# Pac Bay Rodsmith Power Wapper with Dryer



## jrbagadoughnuts (May 13, 2008)

I have an oppertunity to purchase a Pac Bay Rodsmith Power Wrapper w/ Dryer from a family friend, & I was wondering if anyone on the 

forum uses one or has seen one working in person. Are they good wrappers? any help would be greatly appreciated. I've wrapped a few rods 

back in 94-96, & I'm looking to start back up, but would like to know more about this wrapper before going ahead & getting it..

Thanks,

Tight Lines & Full Coolers


----------



## tailfisher (Oct 7, 2007)

I have had mine for a few years and its worth its weight in gold. I would recommend getting the aluminum chuck upgrade. I use mine as a lathe also to shape grips and such.
• • • •
■ **To-do list**:
1) For the forum thread about the Pac Bay Rodsmith Power Wrapper, state whether each statement agrees with it, answering yes or no and quoting the deciding words: (a) the first poster wrapped a few rods in the 1990s; (b) the second poster has owned the wrapper for only a few weeks; (c) the second poster also uses the wrapper as a lathe to shape grips.
2) Extend the forum thread about the Pac Bay Rodsmith Power Wrapper, starting after its final post.
None of the lines that come next are needed for any task.

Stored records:
• • • •
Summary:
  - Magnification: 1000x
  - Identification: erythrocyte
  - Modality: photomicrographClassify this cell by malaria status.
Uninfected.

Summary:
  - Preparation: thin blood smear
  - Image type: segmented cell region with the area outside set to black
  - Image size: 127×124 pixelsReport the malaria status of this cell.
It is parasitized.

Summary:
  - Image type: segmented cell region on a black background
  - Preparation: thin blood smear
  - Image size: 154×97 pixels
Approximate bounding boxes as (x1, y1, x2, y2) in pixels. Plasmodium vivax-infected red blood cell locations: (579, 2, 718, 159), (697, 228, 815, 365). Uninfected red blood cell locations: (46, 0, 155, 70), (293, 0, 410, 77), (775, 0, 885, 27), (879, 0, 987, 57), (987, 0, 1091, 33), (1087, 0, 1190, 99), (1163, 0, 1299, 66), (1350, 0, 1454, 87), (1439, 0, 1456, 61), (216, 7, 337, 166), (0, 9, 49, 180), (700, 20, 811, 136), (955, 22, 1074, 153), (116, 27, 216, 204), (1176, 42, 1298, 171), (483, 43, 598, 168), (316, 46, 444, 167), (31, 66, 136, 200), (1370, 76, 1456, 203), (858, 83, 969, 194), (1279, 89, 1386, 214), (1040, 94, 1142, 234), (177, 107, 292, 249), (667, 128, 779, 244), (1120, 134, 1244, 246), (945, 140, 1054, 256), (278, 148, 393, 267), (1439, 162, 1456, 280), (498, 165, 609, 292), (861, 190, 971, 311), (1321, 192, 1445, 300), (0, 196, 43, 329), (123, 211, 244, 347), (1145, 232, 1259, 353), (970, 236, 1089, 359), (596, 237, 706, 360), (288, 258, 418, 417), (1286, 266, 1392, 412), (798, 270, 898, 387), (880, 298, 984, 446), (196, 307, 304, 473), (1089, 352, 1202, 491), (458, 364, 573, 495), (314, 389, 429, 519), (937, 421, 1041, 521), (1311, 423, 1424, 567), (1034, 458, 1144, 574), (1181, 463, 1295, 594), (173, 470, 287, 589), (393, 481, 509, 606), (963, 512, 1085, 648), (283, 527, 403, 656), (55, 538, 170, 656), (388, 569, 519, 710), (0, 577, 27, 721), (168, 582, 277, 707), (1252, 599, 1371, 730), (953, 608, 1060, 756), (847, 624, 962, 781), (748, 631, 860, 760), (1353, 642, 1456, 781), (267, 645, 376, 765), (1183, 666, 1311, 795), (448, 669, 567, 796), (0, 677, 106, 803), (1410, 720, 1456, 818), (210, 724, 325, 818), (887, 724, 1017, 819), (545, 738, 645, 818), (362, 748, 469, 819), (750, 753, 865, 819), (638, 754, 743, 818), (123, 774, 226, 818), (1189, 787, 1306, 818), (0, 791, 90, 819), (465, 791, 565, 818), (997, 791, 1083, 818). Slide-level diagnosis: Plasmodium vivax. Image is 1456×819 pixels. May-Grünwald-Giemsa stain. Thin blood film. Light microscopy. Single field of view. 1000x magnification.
• • • •
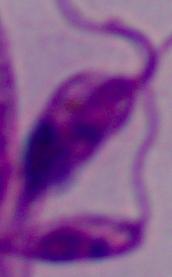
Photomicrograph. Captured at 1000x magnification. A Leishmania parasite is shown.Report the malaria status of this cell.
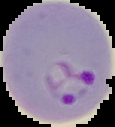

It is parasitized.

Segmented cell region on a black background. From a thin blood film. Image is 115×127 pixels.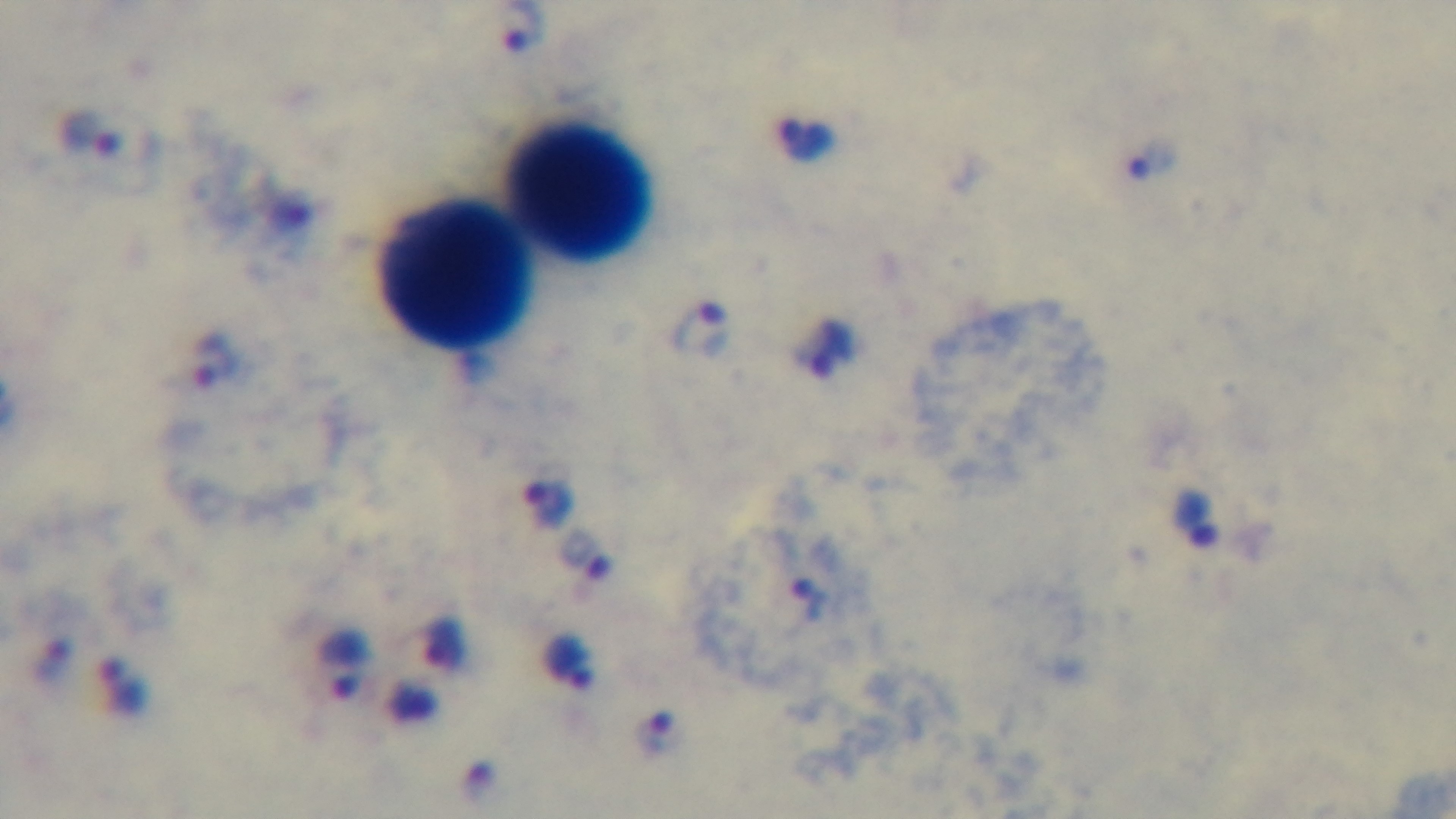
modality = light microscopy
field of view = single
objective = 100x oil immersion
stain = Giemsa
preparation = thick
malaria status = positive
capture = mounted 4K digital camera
• • • •
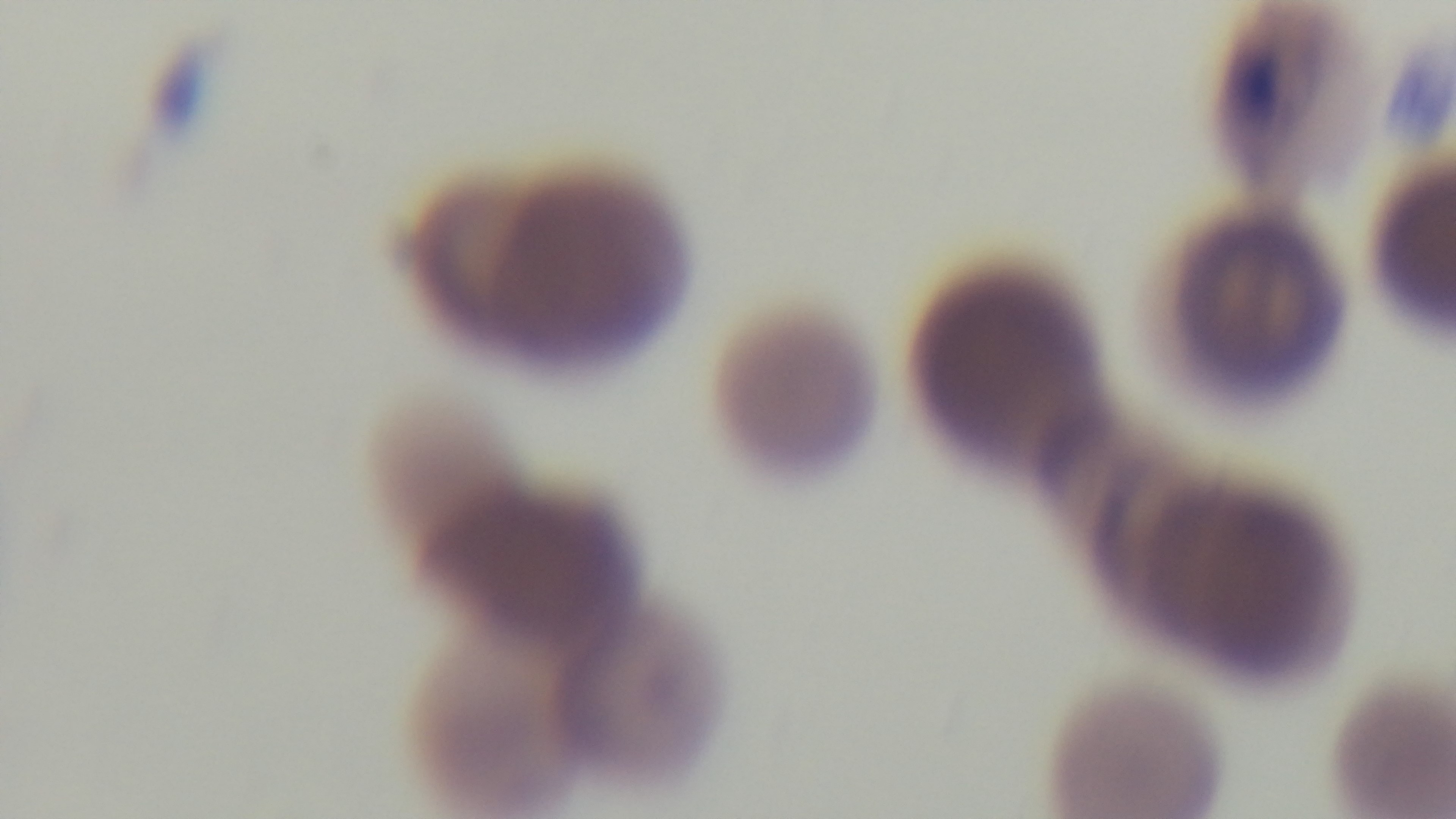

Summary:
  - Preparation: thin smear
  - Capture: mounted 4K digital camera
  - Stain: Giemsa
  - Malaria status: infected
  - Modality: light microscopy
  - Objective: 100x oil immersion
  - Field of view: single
• • • •
■ **Responses per task**:
1)
(a) Yes: "back in 94-96"
(b) No: "I have had mine for a few years"
(c) Yes: "I use mine as a lathe also to shape grips and such."

2)
----------



## Brad King (Sep 30, 2007)

I have that one with the Chuck Upgrade and love it. Variable speed control for wrapping. A very solid platform to build from.


----------



## jrbagadoughnuts (May 13, 2008)

not sure yet on the price, what should I expect to pay for a used one?.....It's in excellent condition, has been used a few times, it has all it's 

parts & it works...I was going to ask him if he'd take $200 for it, but a price has yet to be set.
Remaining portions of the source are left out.